'Ele verir talkını kendi yutar salkımı' sözündeki gibi buna ilişkin görüntüler, sınırlarını sığınmacılardan nasıl koruduklarını anlatan bir başarı hikayesi olarak Alman yayın organı Deutsche Welle'de yayımlandı ancak habere Türkiye'den erişim kapatıldı. Sunulan görüntülerin ülkemizde fark edilmesi ise gecikmedi; Almanların, yaptıklarıyla övünmek için yayınladıkları görüntüleri Türkiye'de sansürlemeleri ise akla şecaat arz ederken sirtakin söyleyenleri getiriyor.
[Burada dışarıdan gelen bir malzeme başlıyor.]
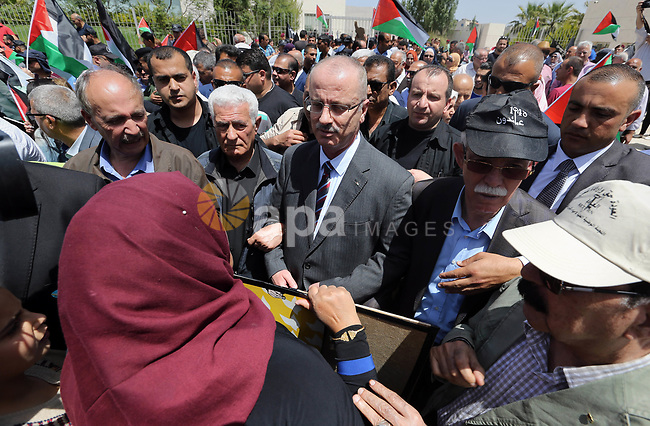 """Palestinian Prime Minister Rami Hamdallah takes part in a rally to mark the 69th anniversary of the """"Nakba"""" or """"catastrophe"""" in Arabic in reference to the establishment in 1948 of the state of Israel, in the West Bank city of Ramallah on May 15, 2017. Nakba"""" means in Arabic """"catastrophe"""" in reference to the birth of the state of Israel 69-years-ago in British-mandate Palestine, which led to the displacement of hundreds of thousands of Palestinians who either fled or were driven out of their homes during the 1948 war over Israel's creation. The key symbolises the homes left by Palestinians in 1948. Photo by Prime Minister Office"""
Türkiye'de seçmenin, özellikle de muhalif seçmenin, tüm bu yaşananlara rağmen kendi taleplerine kulak tıkayanlara 'tıpış tıpış' oy vereceğini zanneden varsa büyük sürprizlere hazırlıklı olmalarını tavsiye ederim.
Ümit Özdağ ile Muharrem İnce'nin partilerinin sığınmacı politikasıyla, Ahmet Türk'ün Kürt politikası nedeniyle ortaklaştırdıkları seçmen tabanının homejenliğinde gedik açtığı 6'lı masa muhalefeti ise İmamoğlu gibi güçlü bir adayı dahi koruyamazken ortaya çıkan işaretler, Erdoğan, 20 yıllık tecrübesiyle hem içeride hem de dışarıda elini giderek güçlendirmeye başladığı yönünde.
Bunun ilk işareti olarak Rus-Ukrayna savaşındaki diplomasisi ile batıda popülaritesini arttırmasını bir tarafa koyalım. Bunun yanında Rusya ile kurduğu ilişkiyi kullanarak, en son Merkez Bankası yasasında yaptığı değişiklikle Türkiye'nin ihtiyaç duyduğu döviz için Rus sermayesine güvenli kapı açtı. Bu adım, ekonomi üzerinde dolar baskısını azaltırken kendisinin de siyasi olarak nefeslenmesine imkan verebilir.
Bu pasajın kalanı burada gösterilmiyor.